The detailed power and heat balance results on the typical test day, shown in Figure 14 and Figure 15, confirm that the SAC-Lax-based scheduling strategy can satisfy the electric and thermal demand at each time step while respecting the operational constraints of the CCPP, battery, heat pump and thermal storage units.

4.5. Computational Complexity and Time Consumption

The proposed SAC-LAx framework combines the Attention–xLSTM prediction module, the SAC-based policy network and the LP-constraint module. From a computational perspective, the dominant cost in the prediction stage comes from the Ax model, whose complexity is comparable to that of a deep LSTM with several stacked layers. The DRL stage is dominated by the forward and backward passes of the Actor–Critic networks, as in conventional SAC, while the additional LP projection is formulated as a small-scale convex optimization problem with a moderate number of decision variables and linear constraints.
In this study, both the prediction model and the SAC-LAx agent are trained offline on historical data. The Attention–xLSTM is first trained to convergence using the training and validation sets, and then kept fixed during DRL training. The SAC-LAx agent is trained by repeatedly sampling 24 h episodes from the historical dataset until the reward curves stabilize, as illustrated in Section 4.3. Although the offline training of Ax and SAC-LAx requires more computation than that of conventional LSTM and SAC, respectively, it is performed only once for a given VPP configuration and can be executed on standard workstation hardware without real-time constraints.
During online operation, the computational burden of the proposed framework is much lower. At the beginning of each day, the trained Attention–xLSTM performs multi-step forecasting of loads and renewable outputs for the next 24 h, and each forward prediction pass only involves matrix multiplications and attention operations with negligible time compared to the one-hour scheduling interval. At every decision step, the SAC-LAx agent computes the raw action using a single forward pass of the Actor network, and the LP-constraint module solves a small convex projection problem to obtain a feasible action. The resulting online computation time is therefore easily compatible with practical VPP scheduling requirements, confirming the feasibility of applying the SAC-LAx framework in real-time or day-ahead dispatch scenarios.

5. Conclusions

This paper proposed an improved Soft Actor–Critic-based scheduling framework, SAC-LAx, for intelligent operation of virtual power plants under high renewable penetration and carbon-neutrality requirements.
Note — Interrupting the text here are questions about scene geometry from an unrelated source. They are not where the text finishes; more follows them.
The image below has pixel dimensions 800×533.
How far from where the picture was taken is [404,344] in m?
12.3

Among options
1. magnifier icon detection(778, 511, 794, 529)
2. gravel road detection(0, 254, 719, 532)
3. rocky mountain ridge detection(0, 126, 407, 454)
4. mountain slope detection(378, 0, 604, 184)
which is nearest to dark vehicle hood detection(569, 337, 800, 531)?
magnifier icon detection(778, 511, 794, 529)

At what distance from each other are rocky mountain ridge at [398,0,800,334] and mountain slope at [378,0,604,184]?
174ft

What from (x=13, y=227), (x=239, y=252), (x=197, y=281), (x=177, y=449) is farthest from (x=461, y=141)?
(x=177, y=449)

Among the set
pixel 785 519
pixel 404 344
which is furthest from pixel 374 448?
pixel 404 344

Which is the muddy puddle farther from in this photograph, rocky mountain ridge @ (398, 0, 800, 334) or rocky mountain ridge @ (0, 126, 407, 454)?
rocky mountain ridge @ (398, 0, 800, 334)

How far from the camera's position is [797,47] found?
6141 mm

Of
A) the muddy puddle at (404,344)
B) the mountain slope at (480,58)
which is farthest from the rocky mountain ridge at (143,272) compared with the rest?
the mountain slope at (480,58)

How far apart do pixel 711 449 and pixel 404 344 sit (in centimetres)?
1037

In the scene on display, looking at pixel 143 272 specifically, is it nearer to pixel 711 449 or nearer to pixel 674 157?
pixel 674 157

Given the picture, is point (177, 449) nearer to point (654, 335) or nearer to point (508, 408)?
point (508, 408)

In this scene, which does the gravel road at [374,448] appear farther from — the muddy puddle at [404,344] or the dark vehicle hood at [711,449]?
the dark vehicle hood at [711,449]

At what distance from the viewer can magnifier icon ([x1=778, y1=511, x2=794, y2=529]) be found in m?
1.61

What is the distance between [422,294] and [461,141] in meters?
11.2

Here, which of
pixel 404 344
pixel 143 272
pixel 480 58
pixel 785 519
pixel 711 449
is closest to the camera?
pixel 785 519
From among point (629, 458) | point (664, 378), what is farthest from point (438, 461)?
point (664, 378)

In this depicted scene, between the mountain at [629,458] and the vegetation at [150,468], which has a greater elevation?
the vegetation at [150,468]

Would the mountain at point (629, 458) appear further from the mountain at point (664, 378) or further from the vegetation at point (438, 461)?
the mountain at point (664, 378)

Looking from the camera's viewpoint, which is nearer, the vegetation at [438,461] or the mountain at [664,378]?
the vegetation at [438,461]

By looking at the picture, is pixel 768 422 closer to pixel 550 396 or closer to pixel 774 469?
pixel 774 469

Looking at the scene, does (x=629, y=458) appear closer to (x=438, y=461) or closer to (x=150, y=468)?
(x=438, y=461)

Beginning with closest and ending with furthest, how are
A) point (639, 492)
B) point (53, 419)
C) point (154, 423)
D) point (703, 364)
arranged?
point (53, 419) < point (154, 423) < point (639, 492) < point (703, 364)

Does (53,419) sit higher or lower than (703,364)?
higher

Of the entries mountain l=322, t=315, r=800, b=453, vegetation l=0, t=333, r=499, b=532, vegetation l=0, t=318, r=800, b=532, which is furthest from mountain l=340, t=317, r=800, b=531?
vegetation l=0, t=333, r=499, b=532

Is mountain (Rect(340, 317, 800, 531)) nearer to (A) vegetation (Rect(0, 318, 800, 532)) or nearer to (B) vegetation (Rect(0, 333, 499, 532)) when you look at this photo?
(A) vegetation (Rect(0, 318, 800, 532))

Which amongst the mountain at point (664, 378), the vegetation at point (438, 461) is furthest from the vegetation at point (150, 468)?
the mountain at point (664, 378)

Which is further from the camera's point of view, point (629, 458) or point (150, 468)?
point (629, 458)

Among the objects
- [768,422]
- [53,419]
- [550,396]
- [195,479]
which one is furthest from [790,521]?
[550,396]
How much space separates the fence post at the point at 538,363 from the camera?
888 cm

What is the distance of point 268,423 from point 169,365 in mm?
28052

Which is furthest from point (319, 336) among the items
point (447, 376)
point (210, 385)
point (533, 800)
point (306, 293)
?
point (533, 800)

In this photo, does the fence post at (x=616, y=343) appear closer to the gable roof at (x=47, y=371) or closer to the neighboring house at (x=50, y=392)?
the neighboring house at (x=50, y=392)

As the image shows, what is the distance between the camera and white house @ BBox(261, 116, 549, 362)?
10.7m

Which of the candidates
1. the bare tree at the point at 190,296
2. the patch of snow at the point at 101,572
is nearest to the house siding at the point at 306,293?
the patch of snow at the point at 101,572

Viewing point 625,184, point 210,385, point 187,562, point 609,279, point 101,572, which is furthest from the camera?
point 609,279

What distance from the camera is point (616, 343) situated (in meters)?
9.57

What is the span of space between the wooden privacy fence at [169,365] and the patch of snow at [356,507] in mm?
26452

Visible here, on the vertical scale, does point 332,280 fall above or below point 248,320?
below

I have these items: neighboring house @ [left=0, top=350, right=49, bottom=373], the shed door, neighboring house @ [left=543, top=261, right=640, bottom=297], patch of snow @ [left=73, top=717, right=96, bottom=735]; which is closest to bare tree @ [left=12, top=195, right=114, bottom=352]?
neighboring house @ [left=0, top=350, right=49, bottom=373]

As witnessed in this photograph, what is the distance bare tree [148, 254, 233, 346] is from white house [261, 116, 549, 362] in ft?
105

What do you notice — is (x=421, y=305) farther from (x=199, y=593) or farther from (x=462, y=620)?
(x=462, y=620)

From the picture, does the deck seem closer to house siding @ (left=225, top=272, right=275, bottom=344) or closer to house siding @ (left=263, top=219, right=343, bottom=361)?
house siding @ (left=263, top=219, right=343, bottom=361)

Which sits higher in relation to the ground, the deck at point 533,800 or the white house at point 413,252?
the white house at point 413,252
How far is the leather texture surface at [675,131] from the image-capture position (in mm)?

The framework combines an Attention–xLSTM prediction module with an in-loop Linear Programming constraint module, so that the DRL agent can simultaneously benefit from multi-step forecasting and safety-aware action correction while interacting with a detailed electric–thermal VPP model and a carbon trading mechanism.
The main findings can be summarized as follows.
  • On the forecasting side, the Ax module significantly enhances the accuracy of day-ahead electric load prediction. Compared with classical LSTM and GRU models, the Ax-based predictor reduces the M A P E from 4.51% and 5.77% to 2.88%, providing a more reliable look-ahead state for the subsequent DRL scheduling layer.
  • On the scheduling side, the proposed SAC-LAx algorithm improves both convergence behavior and policy quality. In the campus-scale integrated electric–thermal VPP case, SAC-LAx attains an average reward of about 1440 and converges within roughly 2500 training episodes, outperforming vanilla SAC and other popular DRL baselines such as DDPG, TD3 and PPO. The LP-constraint module effectively suppresses invalid exploration and enforces feasibility, while the Ax-based state augmentation accelerates learning and enhances stability.
  • From the perspective of economic and environmental performance, the SAC-LAx framework reduces the daily net operating cost and, under the carbon trading mechanism, lowers the total carbon emission cost by about 49% compared with the no-trading scenario, while maintaining electric–thermal power balance. Although the absolute cost reduction per day appears modest, it translates into non-negligible annual savings and carbon-cost reductions for long-term VPP operation, demonstrating the practical value of integrating prediction enhancement and LP-based safety constraints into DRL-based scheduling.
Despite these promising results, several limitations remain and motivate future research. First, the case study is conducted on a single campus-scale VPP with typical daily profiles, and the cost improvements are evaluated under one fixed set of historical wind/PV and load trajectories. A formal statistical analysis of the cost reduction, based on multiple typical days, seasons, regions and repeated training runs with different random seeds, is left as future work. Second, the present study focuses on a representative operating scenario and on the comparison between “with” and “without” carbon trading. Other important operating conditions—such as high- and low-renewable generation periods, extreme peak-load days and alternative tariff structures—have not been explicitly simulated and will be further examined to assess the robustness of SAC-LAx under diverse system conditions. Third, the current work adopts a single-agent DRL formulation; in future, multi-agent VPP operation and coordination among multiple aggregators or microgrids could be modeled using multi-agent DRL to capture strategic interactions and network constraints. Finally, the present model considers day-ahead prices and a relatively simplified carbon trading scheme, incorporating real-time pricing uncertainty, demand response programs and more complex market rules, as well as adaptive or safe DRL mechanisms such as online parameter adaptation, risk-sensitive objectives or robust training against forecast errors, representing promising directions to further enhance the reliability and resilience of SAC-LAx in practical large-scale deployments.

Author Contributions

Conceptualization, J.Z.; Methodology, J.Z.; Software, J.Z.; Validation, J.Z.; Formal analysis, J.Z.; Data curation, K.Z.; Writing—original draft, J.Z.; Writing—review & editing, J.Z.; Supervision, Y.S.; Project administration, Y.S. All authors have read and agreed to the published version of the manuscript.

Funding

This research received no external funding, and the Article Processing Charge (APC) was borne by the authors personally.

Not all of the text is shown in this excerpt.